**YOUR INSTRUCTIONS**:
Starting with the line that contains "What exact distance", reproduce each line through the end of the entries exactly as written.
-------- DATASET ROWS
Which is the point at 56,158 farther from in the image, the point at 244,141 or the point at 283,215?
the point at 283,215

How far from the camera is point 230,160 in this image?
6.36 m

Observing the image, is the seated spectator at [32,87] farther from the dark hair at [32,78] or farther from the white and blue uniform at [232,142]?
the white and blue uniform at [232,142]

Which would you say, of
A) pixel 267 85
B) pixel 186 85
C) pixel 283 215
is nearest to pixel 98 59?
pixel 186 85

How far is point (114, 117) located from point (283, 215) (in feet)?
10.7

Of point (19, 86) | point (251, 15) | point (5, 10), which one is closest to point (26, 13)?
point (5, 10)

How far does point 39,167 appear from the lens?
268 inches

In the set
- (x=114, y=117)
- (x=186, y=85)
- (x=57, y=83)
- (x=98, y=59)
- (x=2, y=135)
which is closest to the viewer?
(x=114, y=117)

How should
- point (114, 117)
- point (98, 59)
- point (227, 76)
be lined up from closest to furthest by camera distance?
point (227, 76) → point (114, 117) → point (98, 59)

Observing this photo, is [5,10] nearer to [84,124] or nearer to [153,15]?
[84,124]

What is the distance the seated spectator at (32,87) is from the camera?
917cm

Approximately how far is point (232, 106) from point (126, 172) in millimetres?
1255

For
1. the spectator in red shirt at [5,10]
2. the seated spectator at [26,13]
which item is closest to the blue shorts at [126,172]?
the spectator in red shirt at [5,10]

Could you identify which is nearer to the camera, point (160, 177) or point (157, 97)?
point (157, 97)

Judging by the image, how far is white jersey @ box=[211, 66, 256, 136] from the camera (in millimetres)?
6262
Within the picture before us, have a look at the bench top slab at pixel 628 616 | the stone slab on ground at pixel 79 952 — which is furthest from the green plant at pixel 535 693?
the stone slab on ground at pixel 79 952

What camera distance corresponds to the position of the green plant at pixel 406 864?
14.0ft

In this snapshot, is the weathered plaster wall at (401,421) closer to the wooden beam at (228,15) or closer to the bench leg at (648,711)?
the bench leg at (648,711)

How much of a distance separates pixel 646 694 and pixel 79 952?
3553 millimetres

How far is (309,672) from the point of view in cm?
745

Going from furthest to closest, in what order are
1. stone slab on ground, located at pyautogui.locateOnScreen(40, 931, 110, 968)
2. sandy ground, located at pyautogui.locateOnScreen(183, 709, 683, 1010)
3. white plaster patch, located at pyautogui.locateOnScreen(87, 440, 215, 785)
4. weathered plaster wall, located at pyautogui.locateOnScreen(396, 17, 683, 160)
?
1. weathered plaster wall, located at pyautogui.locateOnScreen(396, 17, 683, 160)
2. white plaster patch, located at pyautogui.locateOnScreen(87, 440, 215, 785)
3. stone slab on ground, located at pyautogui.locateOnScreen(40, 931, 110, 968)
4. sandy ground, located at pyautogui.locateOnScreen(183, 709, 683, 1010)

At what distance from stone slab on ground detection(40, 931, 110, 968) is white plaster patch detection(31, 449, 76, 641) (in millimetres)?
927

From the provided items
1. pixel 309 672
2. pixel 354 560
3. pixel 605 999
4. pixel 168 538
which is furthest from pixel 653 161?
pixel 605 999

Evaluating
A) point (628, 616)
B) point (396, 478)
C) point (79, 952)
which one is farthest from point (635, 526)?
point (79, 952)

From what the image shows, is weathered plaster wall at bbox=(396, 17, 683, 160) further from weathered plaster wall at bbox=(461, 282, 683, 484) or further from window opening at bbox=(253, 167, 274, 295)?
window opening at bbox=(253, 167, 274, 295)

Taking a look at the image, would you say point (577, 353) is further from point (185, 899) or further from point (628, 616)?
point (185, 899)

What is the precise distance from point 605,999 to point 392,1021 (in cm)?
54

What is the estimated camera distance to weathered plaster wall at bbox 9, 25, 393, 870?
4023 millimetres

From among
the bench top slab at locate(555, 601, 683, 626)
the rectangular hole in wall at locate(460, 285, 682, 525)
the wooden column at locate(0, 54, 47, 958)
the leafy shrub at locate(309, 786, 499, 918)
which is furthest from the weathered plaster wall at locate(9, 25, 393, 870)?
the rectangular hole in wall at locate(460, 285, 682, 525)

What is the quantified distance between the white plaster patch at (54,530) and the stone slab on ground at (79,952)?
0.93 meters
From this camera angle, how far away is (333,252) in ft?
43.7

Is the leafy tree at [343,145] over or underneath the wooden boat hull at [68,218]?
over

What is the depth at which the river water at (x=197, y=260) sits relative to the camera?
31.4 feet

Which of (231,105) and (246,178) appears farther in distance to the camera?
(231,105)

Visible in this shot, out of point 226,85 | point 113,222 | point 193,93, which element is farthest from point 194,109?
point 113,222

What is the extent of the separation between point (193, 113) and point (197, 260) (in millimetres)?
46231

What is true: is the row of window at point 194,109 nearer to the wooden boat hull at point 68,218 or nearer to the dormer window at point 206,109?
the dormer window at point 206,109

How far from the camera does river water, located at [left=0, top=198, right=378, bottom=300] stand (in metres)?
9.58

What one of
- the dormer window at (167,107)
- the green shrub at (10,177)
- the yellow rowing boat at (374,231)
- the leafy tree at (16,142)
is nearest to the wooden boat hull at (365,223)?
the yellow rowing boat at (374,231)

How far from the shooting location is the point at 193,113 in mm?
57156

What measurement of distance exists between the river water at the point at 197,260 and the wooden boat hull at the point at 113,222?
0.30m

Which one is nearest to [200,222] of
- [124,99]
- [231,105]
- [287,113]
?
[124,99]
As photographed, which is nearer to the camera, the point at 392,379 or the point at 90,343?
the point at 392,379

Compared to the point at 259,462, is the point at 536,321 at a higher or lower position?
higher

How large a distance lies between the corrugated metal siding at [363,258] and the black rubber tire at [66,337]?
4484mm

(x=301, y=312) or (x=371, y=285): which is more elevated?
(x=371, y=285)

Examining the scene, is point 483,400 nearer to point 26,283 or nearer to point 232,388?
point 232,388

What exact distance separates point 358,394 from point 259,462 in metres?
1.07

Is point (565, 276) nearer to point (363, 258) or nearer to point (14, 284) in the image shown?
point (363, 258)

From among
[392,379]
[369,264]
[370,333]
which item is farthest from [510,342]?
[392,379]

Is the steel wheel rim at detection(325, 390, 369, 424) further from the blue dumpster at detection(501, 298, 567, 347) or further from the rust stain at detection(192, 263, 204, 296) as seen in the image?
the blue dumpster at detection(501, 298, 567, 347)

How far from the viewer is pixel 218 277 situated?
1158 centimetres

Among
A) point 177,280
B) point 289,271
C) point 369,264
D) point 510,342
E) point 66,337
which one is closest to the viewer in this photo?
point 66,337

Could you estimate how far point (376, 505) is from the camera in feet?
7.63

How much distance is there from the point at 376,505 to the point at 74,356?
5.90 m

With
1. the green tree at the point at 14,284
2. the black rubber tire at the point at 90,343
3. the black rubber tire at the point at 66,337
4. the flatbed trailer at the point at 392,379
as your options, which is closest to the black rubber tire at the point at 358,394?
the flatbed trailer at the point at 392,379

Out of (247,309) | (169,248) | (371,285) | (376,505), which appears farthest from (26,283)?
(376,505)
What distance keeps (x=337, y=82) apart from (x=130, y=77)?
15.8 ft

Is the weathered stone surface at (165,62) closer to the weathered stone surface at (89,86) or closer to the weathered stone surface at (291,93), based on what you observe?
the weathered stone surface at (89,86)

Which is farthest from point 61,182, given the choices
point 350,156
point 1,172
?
----------------
**EXERCISE RESULT**:
What exact distance separates point 358,394 from point 259,462 in metres?
1.07

Is point (565, 276) nearer to point (363, 258) or nearer to point (14, 284) in the image shown?
point (363, 258)

From among
[392,379]
[369,264]
[370,333]
which item is farthest from [510,342]?
[392,379]

Is the steel wheel rim at detection(325, 390, 369, 424) further from the blue dumpster at detection(501, 298, 567, 347) or further from the rust stain at detection(192, 263, 204, 296) as seen in the image?
the blue dumpster at detection(501, 298, 567, 347)

How far from the viewer is pixel 218 277 situated?
1158 centimetres

Among
A) point 177,280
B) point 289,271
C) point 369,264
D) point 510,342
E) point 66,337
which one is closest to the viewer in this photo?
point 66,337

Could you estimate how far point (376, 505) is from the camera in feet?
7.63

How much distance is there from the point at 376,505 to the point at 74,356?
5.90 m

With
1. the green tree at the point at 14,284
2. the black rubber tire at the point at 90,343
3. the black rubber tire at the point at 66,337
4. the flatbed trailer at the point at 392,379
as your options, which is closest to the black rubber tire at the point at 358,394?
the flatbed trailer at the point at 392,379

Out of (247,309) | (169,248) | (371,285) | (376,505), which appears farthest from (26,283)?
(376,505)
What distance keeps (x=337, y=82) apart from (x=130, y=77)?
15.8 ft

Is the weathered stone surface at (165,62) closer to the weathered stone surface at (89,86) or closer to the weathered stone surface at (291,93), based on what you observe?
the weathered stone surface at (89,86)

Which is farthest from point 61,182, given the choices
point 350,156
point 1,172
?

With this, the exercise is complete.